Position of methylated motifs relative to gene start for genes of which the expression is upregulated in DNA MTase deletion mutants. J2315 + K56-2, upregulation in both strains; K56-2, upregulation in strain K56-2 only. (A) Genes with methylated CACAG motifs in their corresponding promoter region. (B) Genes with methylated GTWWAC motifs in their corresponding promoter region. The motifs are marked in bold; the positions of −10 and −30/35 elements in bacterial promoters are framed.

FIG 7

eGFP production in B. cenocepacia J2315 strains harboring a pJH2 plasmid that contains a BCAL1515 promoter-eGFP construct (A), a BCAM0820 promoter-eGFP construct (B), or a BCAL0079 promoter-eGFP construct (C). BCAL1515 and BCAM0820 are associated with methylation of the CACAG motif by DNA MTase BCAL3494, and BCAL0079 is associated with methylation of the GTWWAC motif by DNA MTase BCAL0992. n = 3; *, P < 0.05 compared to wild type; error bars represent the SEM. WT, wild type; ΔL, deletion mutant ΔBCAL3494; ΔM, deletion mutant ΔBCAM0992.

FIG 8

Methylation in the origin of replication of the different replicons in B. cenocepacia J2315. SMRT sequencing was used to detect methylated CACAG (red triangles) and GTWWAC (green triangles) motifs within these regions. DnaA boxes (TTATCCACA, consensus sequence of DnaA boxes in E. coli) are indicated in the figure. CACAG motifs were frequently found to be part of a previously discovered 7-mer (sense, CTGTGCA; antisense, TGCACAG) (34).
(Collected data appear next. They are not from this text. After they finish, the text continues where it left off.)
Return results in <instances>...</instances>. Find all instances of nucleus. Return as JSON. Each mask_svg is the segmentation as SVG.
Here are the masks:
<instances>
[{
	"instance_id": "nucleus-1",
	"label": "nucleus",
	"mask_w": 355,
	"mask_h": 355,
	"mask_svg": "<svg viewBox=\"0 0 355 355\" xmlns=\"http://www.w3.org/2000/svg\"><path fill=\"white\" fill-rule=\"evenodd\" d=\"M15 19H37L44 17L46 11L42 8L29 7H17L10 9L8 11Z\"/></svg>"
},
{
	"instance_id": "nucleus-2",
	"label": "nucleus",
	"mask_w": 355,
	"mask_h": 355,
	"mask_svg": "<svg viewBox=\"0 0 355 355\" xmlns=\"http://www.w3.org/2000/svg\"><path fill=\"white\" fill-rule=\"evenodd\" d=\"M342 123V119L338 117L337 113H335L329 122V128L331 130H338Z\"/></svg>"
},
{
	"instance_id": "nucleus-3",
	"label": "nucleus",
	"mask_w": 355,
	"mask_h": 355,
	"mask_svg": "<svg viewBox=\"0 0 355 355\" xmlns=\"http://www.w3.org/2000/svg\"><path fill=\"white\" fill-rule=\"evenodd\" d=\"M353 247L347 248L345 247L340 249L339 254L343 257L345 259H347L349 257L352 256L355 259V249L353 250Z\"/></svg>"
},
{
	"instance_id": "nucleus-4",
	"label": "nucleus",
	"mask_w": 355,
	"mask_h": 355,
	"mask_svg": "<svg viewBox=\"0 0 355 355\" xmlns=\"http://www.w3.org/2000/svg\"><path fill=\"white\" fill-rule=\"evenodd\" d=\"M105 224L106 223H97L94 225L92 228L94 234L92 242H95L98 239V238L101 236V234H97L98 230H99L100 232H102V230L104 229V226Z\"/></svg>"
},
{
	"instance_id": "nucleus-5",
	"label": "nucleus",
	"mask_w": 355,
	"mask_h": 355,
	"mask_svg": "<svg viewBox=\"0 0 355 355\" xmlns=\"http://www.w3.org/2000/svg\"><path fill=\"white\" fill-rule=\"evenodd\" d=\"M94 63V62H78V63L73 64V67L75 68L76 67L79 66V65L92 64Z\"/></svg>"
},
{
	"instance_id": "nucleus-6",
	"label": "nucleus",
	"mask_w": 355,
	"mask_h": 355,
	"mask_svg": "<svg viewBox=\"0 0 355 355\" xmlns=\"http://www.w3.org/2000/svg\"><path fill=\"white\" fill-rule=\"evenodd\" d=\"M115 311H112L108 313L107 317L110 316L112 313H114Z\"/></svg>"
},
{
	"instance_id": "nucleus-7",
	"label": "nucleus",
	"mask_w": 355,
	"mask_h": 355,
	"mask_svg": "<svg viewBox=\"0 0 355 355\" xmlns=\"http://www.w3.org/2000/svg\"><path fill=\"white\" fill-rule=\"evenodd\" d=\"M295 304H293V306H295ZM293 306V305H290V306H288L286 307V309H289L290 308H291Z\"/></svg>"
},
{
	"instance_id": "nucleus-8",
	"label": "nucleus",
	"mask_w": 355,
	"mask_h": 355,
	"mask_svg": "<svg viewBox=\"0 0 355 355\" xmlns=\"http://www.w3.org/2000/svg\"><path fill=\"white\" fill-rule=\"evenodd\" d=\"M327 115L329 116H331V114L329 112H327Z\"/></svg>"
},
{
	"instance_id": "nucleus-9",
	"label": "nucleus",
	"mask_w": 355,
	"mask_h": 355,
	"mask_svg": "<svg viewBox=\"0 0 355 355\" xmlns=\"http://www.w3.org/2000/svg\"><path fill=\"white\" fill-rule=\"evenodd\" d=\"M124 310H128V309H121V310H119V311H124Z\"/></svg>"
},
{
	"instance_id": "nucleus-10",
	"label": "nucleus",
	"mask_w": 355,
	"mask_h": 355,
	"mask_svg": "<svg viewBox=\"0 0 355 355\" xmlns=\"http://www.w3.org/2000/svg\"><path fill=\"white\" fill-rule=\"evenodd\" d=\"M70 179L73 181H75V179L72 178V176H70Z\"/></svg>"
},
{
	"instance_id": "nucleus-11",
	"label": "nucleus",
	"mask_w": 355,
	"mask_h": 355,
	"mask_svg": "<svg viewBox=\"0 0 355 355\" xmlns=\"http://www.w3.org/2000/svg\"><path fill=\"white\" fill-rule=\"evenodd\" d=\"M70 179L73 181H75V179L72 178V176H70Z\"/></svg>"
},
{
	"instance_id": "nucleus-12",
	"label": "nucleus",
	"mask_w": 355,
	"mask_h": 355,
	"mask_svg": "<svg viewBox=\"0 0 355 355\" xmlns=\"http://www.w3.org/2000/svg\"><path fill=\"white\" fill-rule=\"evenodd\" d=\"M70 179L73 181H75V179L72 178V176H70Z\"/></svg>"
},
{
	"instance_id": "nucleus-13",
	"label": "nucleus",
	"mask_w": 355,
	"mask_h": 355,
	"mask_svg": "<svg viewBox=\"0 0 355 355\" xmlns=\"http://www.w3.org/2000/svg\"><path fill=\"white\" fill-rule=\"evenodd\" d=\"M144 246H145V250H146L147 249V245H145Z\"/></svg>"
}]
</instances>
The positions of these 7-mers are indicated with an asterisk. nt1, nucleotide 1; parABS genes, responsible for chromosome segregation in B. cenocepacia.

FIG 9

(A) DAPI staining of B. cenocepacia wild type and MTase mutants at 4 h, 8 h, 16 h, and 24 h. (B) The nucleoid size relative to the cell size (ratio, R) was calculated by dividing the surface area occupied by the nucleoid (section B) by the total surface area of the cell (section A). (C) Comparison of ratio R of wild type and deletion mutants (average over all time points). WT, wild type; ΔL, ΔBCAL3494; ΔM, ΔBCAM0992. n = 100 for each strain; error bars represent the SEM; *, P < 0.001 compared to wild type.

FIG 10

Proposed mechanism of regulation of gene expression in B. cenocepacia. (1) Methylated motifs in the promoter region of the gene are bound by a TF, acting as repressor (OFF state). (2) In the absence of methylation in the promoter region, the TF dissociates from the motif and vacates the promoter region. (3) The sigma factor is no longer sterically hindered by a repressor and is able to bind to the promoter region. (4) RNA polymerase can access the promoter region and start transcription of the gene (ON state).